> _Questions_:
**A)** Answer each question about the passage below on deciding whether to have knee or back surgery:
(i) In which three forms of regenerative injections has the author managed knee and back pain?
(ii) Under the first qualification, what must one make sure of besides finding the most qualified doctor?
(iii) What question do the doctors who are in it for other reasons always ask?
**B)** Decide whether each statement agrees with the passage below on deciding whether to have knee or back surgery, and quote the words of the passage that settle it:
(i) The author has personally experienced both knee pain and back pain.
(ii) The author has taught regenerative injection techniques only within one country.
(iii) The second qualification requires that the practitioner be an MD or a DO.

> _Text segment_:
┄┄┄┄┄┄

"I am considering knee replacement or back surgery. If you were me, what would you do?”
I get this question all the time. Whether it’s knee pain secondary to knee osteoarthritis (OA) or low back pain for which a surgical option may or may not exist. People want to know what I would do if I were in their situation. For knee and back pain, the answer is easy as I have experienced both. For my knee and back pain I have managed it with regenerative injections in the form of stem cells, platelet rich plasma (PRP) and prolotherapy. I often times find it difficult to help people make a decision as I want them to feel comfortable with their choice as they are ultimately in charge of their own bodies. To this end, I have come up with a list of qualifications that must be met prior to a life altering invasive procedure.
1. Find the most qualified doctor to perform the procedure and make sure you trust them.
As I have had the opportunity to teach many physicians regenerative injections techniques nationally and internationally I have come across basically two types of doctors. Those that love anatomy and have a desire to help their patients and those that are looking for a quick way to make a buck. Anyone can sign up to take a course but you soon find out those that are in it for reasons other than to assist people in their journey to health. These are the doctors that always ask, how much do you charge for a certain procedure. Versus the docs that want to know how to identify pathology and then learn a technique to fix the problem. Make sure your doc is in it because they enjoy it, know their anatomy and have mastered the art and not the financials.
2. Make sure you’re actually seeing a doctor (MD or DO) and that they are expert in their field.

┄┄┄┄┄┄

> _Provided records_:
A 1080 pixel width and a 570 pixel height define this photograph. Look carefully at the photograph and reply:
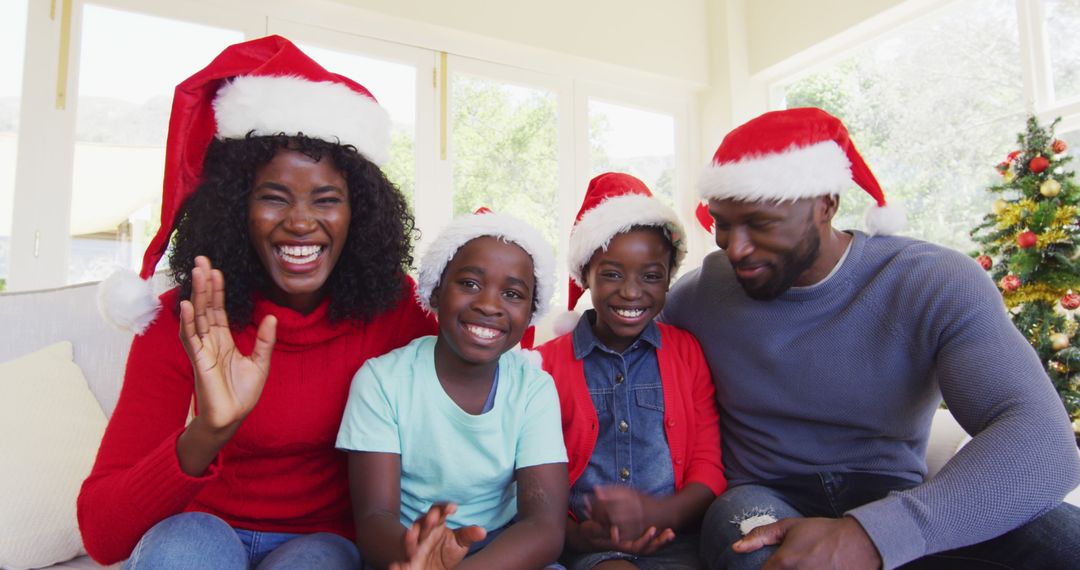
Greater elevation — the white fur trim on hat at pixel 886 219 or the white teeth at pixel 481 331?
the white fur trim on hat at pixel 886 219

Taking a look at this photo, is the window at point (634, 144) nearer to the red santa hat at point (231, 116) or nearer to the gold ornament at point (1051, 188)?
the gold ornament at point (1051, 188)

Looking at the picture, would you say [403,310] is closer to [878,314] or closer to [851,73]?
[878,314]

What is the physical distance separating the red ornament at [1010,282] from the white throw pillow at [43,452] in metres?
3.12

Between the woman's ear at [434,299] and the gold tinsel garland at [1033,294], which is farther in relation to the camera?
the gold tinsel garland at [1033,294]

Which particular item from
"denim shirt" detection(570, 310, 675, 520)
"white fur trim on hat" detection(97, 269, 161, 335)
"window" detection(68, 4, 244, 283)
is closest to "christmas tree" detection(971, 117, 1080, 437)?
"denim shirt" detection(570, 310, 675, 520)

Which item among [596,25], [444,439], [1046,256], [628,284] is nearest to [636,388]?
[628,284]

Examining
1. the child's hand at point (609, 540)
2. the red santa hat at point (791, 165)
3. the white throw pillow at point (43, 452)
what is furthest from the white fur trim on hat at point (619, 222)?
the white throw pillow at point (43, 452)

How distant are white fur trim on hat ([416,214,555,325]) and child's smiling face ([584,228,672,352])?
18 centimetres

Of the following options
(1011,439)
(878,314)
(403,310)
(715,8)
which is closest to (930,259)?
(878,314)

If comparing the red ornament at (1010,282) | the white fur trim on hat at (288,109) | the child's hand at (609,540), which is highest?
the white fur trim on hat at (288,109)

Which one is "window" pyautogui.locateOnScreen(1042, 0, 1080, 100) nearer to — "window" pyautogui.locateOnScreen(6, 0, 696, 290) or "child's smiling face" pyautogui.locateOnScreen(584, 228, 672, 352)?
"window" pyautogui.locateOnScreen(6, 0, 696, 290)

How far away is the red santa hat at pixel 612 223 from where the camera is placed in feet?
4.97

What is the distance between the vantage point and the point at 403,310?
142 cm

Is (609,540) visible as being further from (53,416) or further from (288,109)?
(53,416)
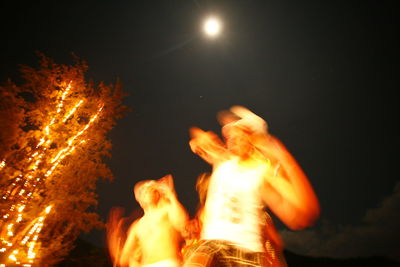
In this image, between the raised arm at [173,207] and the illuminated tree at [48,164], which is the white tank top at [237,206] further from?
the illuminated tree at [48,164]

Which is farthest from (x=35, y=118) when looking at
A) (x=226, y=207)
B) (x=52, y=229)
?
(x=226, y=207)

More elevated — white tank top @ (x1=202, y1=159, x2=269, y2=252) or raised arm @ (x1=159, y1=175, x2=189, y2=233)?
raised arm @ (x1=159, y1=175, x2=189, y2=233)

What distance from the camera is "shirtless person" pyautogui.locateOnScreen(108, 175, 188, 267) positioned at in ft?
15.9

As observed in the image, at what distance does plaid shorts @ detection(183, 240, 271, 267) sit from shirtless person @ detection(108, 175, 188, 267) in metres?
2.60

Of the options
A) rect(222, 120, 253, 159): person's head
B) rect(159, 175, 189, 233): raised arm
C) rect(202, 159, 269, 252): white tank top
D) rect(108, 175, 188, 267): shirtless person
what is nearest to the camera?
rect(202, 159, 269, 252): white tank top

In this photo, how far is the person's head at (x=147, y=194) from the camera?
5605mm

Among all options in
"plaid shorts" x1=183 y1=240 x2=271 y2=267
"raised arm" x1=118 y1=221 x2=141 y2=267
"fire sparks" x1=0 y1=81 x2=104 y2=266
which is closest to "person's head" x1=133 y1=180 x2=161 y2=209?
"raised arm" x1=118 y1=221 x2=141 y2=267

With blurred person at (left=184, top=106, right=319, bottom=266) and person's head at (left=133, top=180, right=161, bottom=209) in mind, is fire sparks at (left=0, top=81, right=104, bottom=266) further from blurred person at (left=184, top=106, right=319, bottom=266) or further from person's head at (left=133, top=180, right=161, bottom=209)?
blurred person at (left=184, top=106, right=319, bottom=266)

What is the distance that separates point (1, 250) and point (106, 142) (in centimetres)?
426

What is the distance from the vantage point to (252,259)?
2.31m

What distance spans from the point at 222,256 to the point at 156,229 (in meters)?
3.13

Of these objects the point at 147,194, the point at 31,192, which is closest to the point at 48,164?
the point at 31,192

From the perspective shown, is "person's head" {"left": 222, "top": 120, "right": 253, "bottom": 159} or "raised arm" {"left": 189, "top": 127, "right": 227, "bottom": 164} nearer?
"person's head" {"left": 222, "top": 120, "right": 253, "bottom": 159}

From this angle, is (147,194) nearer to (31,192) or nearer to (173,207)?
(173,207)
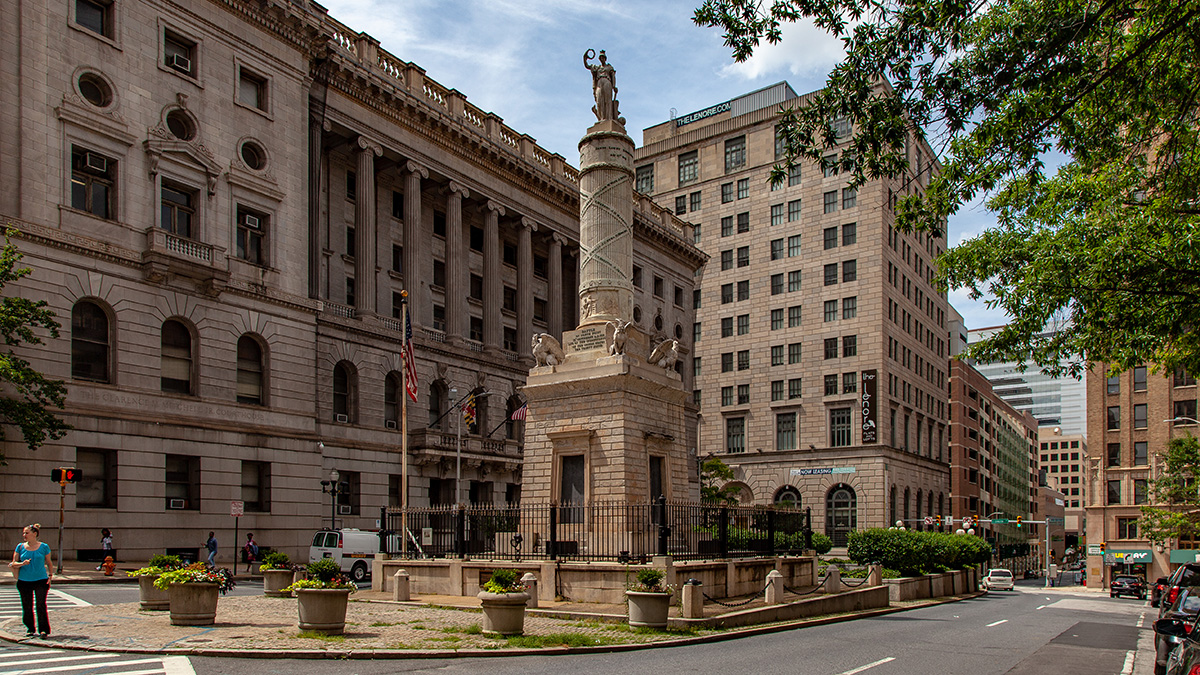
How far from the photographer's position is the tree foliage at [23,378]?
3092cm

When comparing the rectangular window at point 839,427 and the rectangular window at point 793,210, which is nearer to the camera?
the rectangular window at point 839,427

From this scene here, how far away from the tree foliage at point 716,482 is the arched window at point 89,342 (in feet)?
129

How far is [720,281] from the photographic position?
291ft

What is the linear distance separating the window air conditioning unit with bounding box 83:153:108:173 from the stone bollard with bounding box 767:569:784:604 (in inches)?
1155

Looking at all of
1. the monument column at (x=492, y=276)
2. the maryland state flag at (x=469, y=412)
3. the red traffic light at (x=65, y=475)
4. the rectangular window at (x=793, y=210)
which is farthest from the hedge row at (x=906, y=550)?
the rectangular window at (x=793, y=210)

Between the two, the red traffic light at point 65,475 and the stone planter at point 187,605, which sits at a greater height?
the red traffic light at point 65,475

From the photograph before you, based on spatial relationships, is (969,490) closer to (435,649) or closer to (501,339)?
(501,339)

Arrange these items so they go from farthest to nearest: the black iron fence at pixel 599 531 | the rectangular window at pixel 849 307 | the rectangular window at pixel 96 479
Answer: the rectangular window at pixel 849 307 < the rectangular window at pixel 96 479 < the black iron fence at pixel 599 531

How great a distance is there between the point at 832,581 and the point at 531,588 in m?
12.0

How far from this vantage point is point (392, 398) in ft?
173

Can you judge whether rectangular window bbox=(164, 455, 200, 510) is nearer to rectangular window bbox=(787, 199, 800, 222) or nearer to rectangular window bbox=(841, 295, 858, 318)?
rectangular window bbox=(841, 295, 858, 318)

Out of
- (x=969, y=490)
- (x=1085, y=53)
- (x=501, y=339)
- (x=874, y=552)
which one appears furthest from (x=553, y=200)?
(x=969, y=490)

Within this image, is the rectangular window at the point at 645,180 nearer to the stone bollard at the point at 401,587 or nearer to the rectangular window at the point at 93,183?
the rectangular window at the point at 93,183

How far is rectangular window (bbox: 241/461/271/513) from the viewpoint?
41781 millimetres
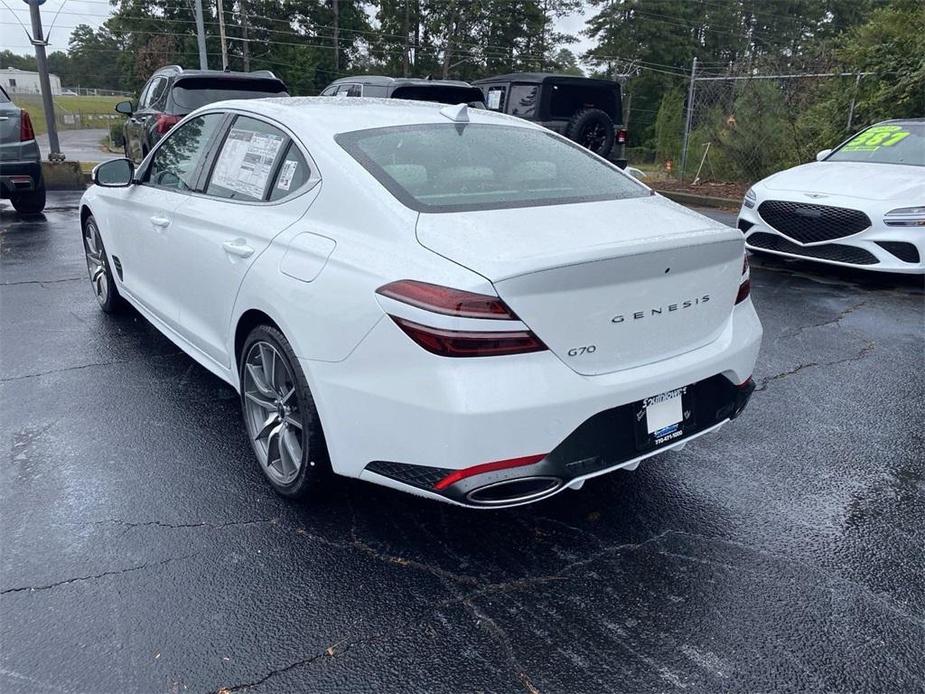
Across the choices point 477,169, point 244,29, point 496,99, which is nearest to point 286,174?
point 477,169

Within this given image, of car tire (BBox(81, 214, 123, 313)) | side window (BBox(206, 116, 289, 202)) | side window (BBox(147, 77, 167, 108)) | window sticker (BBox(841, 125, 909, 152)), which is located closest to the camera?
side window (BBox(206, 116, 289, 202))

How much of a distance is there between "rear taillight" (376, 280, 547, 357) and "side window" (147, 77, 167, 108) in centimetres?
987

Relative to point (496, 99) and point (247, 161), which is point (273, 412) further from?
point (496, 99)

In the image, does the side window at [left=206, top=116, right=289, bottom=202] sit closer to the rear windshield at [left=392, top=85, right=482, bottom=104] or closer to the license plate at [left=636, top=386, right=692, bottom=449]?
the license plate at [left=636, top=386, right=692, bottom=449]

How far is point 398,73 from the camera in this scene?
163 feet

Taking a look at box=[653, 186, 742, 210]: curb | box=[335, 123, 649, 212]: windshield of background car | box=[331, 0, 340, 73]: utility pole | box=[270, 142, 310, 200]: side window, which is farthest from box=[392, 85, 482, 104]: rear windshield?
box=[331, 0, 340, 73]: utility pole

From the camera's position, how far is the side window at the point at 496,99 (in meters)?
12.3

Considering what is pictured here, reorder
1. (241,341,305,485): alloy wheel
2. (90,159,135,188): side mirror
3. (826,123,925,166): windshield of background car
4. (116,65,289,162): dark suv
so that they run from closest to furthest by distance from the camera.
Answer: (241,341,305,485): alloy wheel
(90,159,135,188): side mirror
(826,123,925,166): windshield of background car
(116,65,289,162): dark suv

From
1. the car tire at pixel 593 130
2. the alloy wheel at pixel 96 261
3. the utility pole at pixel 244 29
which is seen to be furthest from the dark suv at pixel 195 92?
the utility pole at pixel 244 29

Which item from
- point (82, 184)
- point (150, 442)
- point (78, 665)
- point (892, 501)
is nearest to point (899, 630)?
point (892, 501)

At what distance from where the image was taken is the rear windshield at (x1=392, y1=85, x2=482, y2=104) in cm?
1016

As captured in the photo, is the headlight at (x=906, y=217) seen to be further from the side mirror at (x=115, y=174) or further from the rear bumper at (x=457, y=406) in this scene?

┄┄┄┄┄┄

> _Solutions to the exercise_:
**A)**
(i) Stem cells, platelet rich plasma (PRP) and prolotherapy.
(ii) That one trusts the doctor.
(iii) How much do you charge for a certain procedure.

**B)**
(i) Yes: "For knee and back pain, the answer is easy as I have experienced both."
(ii) No: "I have had the opportunity to teach many physicians regenerative injections techniques nationally and internationally"
(iii) Yes: "Make sure you’re actually seeing a doctor (MD or DO)"